The projected growth is being led by overseas sales of U.S. oilseeds and products, horticultural goods, cotton, livestock, dairy and poultry. And with a rise in global economic growth, global beef demand is expected to strengthen.
“While USDA continues working to eliminate the remaining restrictions on U.S. beef exports that were instituted by some trading partners as a result of the December 2003 BSE detection, U.S. beef exports have recovered,” Vilsack said, speaking of Mad Cow disease. U.S. beef exports are expected to reach $5.3 billion in 2017, well above the $1.5 billion exported in FY 2004, the statement said.
USDA also revised the forecast for FY 2016 exports to $127 billion, up $2.5 billion from the previous forecast. This would bring total agricultural exports since 2009 to more than $1 trillion, smashing all previous eight-year totals.

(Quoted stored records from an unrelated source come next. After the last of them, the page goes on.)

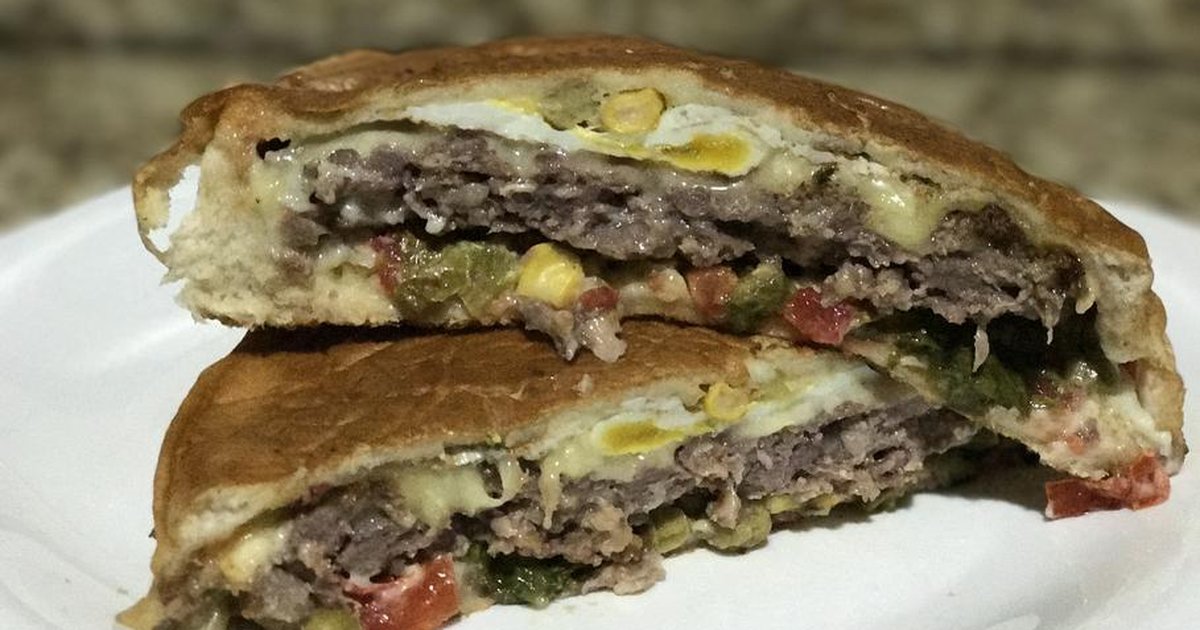 Xis Xis pelo RS: o lanche se tornou um símbolo gastronômico do Estado ...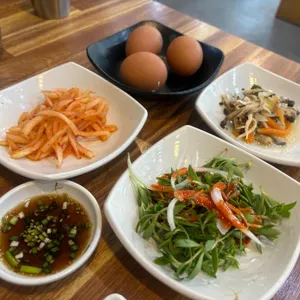 정화송이순두부 사진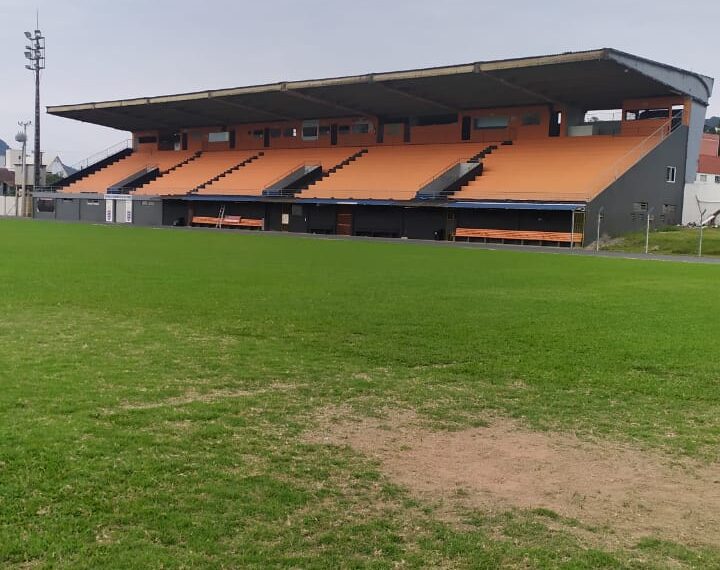 Alfredo João Krieck (Alfredão)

“Exports are responsible for 20 percent of U.S. farm income, also driving rural economic activity and supporting more than one million American jobs on and off the farm,” Vilsack said. “The United States has the opportunity to expand those benefits even further through passage of new trade agreements such as the Trans-Pacific Partnership.”
Though she supported it in the past, Democratic nominee Hillary Clinton has said that she no longer favors the TPP. Republican nominee Donald Trump also fiercely opposes it and blames China for unfair trade practices.